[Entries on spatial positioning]
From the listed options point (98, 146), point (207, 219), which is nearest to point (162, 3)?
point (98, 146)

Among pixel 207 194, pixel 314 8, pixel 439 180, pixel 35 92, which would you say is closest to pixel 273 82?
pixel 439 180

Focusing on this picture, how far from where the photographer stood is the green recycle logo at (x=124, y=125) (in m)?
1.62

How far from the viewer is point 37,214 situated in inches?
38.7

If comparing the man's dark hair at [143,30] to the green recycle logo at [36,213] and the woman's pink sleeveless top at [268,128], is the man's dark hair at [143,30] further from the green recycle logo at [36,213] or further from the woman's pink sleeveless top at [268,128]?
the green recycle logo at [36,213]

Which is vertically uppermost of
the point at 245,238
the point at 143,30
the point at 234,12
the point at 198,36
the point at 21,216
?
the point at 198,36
...
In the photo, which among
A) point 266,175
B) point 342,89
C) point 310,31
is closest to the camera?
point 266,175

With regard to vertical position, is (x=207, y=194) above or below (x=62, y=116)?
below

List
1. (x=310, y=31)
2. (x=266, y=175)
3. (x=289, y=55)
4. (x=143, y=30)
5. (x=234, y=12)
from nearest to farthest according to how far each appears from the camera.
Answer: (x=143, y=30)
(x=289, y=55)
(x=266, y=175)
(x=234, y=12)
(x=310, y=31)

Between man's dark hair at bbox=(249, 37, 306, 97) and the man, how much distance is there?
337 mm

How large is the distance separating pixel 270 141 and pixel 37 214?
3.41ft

> **TASK DESCRIPTION**:
Please return each row above that contains the word "dark", treating uppercase and lowercase as different.

> **THE ANSWER**:
If comparing the man's dark hair at [143,30] to the green recycle logo at [36,213] and the woman's pink sleeveless top at [268,128], is the man's dark hair at [143,30] further from the green recycle logo at [36,213] or further from the woman's pink sleeveless top at [268,128]?
Between man's dark hair at bbox=(249, 37, 306, 97) and the man, how much distance is there?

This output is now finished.